[THE EXERCISE]
Reproduce as a numbered list the lines of the listing that begin with the line containing "How far from the image's" and continue through the line containing "16.9 meters", both included, leaving out any blank lines.

[RECORDS PROVIDED]
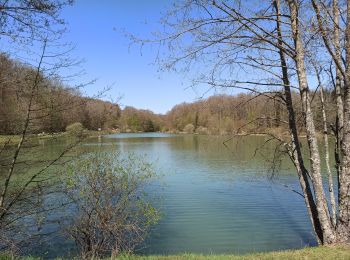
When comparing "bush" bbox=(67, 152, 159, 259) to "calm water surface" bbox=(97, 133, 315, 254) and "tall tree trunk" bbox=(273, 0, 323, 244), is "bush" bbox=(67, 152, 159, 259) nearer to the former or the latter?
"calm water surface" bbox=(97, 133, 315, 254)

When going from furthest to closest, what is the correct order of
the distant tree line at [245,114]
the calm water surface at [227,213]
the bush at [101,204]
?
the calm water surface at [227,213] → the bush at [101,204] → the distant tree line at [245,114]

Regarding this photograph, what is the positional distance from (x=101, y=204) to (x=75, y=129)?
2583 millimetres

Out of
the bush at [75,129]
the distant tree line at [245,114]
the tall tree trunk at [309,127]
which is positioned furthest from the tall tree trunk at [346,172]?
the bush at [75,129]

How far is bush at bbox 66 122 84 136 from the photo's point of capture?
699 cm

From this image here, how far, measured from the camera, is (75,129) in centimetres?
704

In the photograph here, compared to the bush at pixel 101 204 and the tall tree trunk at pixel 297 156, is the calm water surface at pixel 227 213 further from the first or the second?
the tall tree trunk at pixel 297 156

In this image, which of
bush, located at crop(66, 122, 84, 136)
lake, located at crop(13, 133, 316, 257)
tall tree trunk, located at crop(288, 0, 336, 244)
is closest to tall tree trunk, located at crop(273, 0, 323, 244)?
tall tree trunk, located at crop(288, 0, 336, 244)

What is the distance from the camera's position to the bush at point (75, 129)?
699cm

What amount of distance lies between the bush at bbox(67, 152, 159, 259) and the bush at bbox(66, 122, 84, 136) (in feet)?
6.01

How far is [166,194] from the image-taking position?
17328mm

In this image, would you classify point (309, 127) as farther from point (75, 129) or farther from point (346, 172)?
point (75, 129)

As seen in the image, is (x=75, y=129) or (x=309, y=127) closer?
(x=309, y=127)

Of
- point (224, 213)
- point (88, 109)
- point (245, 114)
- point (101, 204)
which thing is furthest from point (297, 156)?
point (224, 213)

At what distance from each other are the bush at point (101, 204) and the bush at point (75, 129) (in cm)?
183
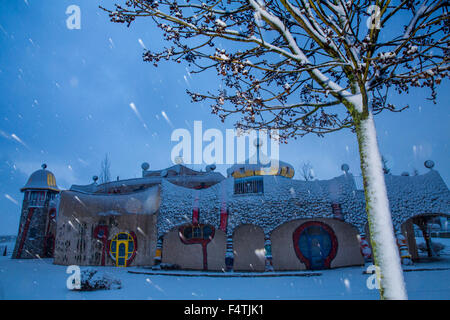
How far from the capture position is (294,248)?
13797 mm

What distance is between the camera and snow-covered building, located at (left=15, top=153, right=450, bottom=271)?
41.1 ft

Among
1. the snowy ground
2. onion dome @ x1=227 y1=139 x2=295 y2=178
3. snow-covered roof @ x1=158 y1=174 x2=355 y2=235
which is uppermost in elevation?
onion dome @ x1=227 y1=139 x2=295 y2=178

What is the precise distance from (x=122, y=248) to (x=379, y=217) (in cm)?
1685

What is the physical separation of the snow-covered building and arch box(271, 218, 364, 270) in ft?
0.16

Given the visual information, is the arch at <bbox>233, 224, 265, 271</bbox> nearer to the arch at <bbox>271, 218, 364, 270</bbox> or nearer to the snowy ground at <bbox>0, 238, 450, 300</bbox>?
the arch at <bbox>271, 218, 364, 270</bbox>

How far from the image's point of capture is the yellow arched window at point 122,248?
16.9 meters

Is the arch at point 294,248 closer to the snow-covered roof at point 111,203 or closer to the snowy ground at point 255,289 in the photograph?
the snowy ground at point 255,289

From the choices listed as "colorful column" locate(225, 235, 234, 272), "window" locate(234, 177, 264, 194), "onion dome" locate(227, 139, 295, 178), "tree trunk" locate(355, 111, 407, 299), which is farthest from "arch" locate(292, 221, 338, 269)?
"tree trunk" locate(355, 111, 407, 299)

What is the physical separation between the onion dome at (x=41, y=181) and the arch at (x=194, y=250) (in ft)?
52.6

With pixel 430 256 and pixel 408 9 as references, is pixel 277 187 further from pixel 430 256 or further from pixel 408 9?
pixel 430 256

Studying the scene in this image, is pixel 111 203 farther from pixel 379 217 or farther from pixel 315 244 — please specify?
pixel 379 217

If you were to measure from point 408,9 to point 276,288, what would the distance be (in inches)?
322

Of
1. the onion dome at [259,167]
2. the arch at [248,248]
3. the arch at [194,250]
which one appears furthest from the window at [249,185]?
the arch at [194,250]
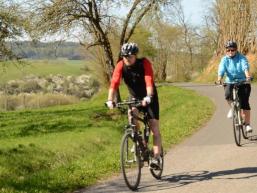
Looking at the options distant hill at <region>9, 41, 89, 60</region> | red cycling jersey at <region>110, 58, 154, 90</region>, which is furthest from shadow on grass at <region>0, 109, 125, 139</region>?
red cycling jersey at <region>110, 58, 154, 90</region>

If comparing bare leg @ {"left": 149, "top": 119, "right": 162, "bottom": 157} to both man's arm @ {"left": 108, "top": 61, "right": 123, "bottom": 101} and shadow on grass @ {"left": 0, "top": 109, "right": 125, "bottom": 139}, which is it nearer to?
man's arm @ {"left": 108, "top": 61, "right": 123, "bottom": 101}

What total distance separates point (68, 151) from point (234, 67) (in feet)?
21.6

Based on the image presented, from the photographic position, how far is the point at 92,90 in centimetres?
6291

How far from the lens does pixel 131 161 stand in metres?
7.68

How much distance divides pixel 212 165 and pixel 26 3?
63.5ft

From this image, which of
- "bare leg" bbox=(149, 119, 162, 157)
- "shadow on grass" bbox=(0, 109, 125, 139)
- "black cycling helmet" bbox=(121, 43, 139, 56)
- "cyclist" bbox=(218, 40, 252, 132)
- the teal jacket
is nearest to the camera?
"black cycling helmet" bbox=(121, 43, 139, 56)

--

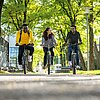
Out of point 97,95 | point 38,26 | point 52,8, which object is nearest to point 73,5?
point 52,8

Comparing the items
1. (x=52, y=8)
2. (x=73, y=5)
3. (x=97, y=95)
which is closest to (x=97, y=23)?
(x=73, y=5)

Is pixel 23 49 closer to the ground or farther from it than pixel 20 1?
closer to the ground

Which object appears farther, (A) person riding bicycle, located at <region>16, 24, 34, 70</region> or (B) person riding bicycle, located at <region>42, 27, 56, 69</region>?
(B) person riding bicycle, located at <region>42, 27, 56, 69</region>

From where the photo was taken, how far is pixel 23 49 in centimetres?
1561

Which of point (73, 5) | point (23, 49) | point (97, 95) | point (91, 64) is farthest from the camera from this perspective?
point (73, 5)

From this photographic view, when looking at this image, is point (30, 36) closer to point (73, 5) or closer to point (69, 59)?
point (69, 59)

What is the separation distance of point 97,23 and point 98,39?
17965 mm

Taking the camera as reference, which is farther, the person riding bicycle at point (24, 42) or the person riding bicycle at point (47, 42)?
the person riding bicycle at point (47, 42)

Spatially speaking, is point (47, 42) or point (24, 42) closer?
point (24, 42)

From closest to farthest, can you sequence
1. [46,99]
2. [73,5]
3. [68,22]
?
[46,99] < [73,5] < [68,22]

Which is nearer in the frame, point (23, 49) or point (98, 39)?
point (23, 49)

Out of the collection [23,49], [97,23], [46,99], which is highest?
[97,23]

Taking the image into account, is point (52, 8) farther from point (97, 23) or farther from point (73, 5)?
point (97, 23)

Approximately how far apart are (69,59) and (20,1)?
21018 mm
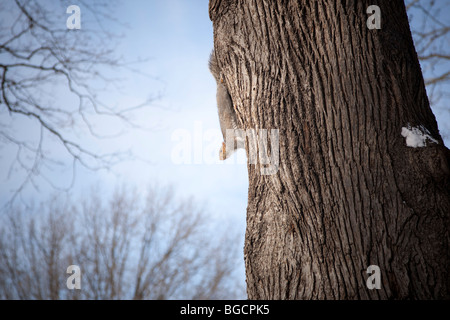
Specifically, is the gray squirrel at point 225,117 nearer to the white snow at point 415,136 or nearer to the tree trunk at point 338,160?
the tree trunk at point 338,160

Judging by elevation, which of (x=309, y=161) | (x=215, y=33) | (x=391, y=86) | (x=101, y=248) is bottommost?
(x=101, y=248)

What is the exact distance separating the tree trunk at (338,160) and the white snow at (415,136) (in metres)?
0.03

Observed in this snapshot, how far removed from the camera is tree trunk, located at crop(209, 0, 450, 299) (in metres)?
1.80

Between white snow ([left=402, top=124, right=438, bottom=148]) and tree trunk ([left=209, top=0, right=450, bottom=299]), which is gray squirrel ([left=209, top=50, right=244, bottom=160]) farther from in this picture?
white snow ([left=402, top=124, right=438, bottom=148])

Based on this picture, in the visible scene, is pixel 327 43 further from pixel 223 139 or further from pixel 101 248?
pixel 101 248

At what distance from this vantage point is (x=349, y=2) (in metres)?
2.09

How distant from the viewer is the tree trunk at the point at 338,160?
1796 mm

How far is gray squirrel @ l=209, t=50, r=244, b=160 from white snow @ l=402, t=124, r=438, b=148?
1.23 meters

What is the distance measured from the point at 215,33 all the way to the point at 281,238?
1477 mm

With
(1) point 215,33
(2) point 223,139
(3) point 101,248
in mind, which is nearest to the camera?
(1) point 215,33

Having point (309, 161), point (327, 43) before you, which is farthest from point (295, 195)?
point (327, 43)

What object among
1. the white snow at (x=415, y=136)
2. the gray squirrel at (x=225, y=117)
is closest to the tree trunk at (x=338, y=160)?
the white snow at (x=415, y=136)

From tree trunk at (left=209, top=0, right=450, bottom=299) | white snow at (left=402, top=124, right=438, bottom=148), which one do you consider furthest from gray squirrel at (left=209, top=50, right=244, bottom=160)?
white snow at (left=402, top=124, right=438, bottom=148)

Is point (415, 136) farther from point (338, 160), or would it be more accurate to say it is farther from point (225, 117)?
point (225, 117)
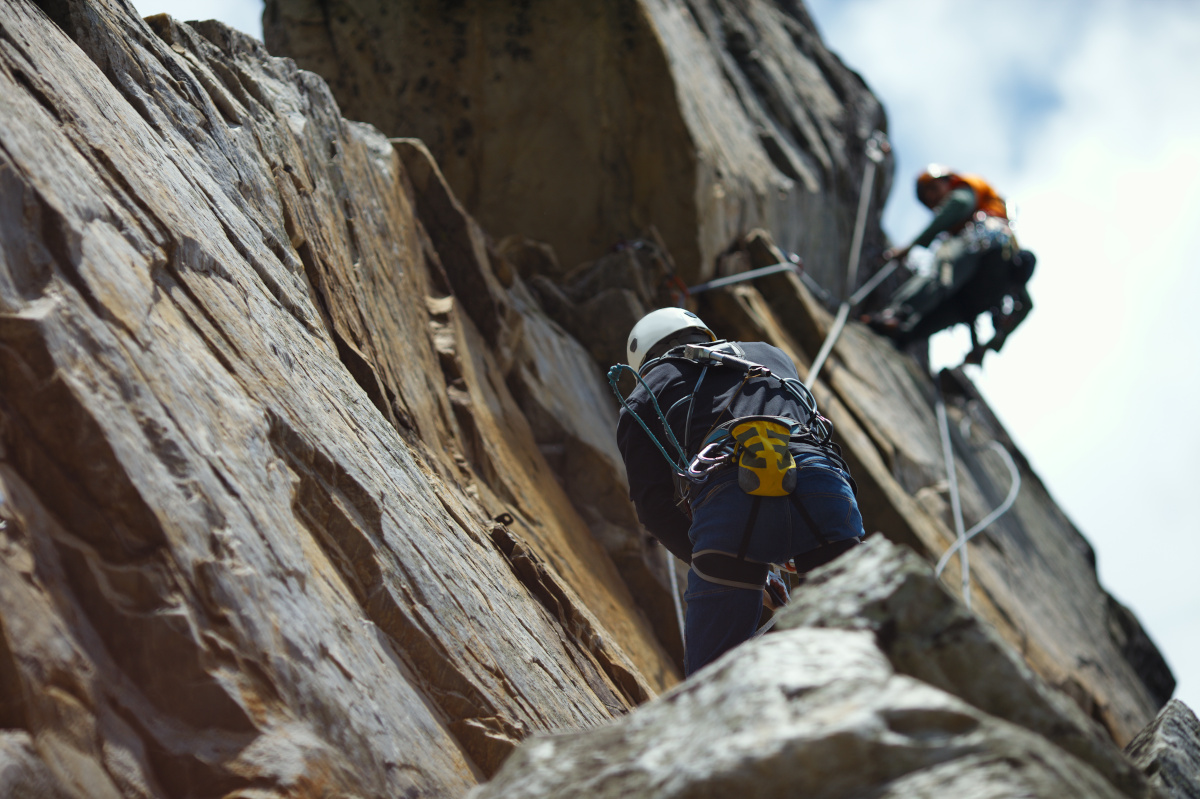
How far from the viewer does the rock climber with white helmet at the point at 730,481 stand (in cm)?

--

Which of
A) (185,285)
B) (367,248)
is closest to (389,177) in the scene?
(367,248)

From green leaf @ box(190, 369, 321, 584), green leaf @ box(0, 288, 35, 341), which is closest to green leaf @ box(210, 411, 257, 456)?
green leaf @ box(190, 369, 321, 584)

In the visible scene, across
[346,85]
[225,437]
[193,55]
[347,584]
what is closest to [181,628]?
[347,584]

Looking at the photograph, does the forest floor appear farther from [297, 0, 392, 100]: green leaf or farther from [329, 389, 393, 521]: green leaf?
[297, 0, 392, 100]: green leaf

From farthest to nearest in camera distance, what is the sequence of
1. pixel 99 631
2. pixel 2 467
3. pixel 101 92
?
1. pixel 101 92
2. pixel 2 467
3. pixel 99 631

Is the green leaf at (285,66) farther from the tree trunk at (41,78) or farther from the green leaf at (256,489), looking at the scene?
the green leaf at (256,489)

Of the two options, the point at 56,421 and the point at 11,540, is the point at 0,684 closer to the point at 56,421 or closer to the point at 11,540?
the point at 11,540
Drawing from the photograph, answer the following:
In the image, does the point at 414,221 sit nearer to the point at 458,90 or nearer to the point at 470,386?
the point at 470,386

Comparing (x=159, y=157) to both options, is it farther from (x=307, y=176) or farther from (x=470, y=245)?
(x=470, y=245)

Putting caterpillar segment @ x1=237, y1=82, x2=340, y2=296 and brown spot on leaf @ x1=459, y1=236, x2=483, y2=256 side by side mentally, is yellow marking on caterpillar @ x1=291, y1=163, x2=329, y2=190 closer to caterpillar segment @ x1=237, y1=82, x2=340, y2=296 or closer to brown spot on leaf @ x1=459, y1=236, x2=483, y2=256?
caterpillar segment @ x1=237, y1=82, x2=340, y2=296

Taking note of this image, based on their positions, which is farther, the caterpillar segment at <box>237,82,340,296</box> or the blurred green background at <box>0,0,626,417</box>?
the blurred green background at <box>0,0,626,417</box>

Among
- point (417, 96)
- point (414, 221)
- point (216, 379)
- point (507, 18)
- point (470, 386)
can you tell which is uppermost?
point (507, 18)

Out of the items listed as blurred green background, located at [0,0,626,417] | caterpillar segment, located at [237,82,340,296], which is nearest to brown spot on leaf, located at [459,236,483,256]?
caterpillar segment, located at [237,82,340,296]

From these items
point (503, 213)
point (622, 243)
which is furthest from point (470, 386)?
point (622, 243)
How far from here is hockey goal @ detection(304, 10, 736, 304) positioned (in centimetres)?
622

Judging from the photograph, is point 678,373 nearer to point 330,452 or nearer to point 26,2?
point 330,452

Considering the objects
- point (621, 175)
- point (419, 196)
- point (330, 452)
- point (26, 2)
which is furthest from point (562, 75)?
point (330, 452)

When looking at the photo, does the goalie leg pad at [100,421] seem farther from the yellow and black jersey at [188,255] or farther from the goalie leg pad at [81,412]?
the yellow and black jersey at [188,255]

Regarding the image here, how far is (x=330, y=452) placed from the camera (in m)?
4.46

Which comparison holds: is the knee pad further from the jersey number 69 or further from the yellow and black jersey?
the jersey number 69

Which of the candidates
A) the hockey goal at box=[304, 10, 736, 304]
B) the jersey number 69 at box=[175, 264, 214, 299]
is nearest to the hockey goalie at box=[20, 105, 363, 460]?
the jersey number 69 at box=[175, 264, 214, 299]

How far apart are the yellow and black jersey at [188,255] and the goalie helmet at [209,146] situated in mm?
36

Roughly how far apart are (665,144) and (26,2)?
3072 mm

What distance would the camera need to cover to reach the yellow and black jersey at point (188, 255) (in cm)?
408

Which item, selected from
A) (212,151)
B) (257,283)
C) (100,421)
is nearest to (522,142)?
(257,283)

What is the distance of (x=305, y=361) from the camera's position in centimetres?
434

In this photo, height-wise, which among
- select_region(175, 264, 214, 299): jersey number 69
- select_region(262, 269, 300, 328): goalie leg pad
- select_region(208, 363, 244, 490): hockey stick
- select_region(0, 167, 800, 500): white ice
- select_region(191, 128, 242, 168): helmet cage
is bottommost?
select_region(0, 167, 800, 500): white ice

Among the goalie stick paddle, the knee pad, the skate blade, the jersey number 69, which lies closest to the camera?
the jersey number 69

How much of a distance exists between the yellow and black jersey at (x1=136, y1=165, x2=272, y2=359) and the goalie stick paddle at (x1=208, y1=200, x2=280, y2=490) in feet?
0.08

[TASK RESPONSE]
1. How far from the image's point of capture is the yellow arched window at point 122,248?
2. 16.9 meters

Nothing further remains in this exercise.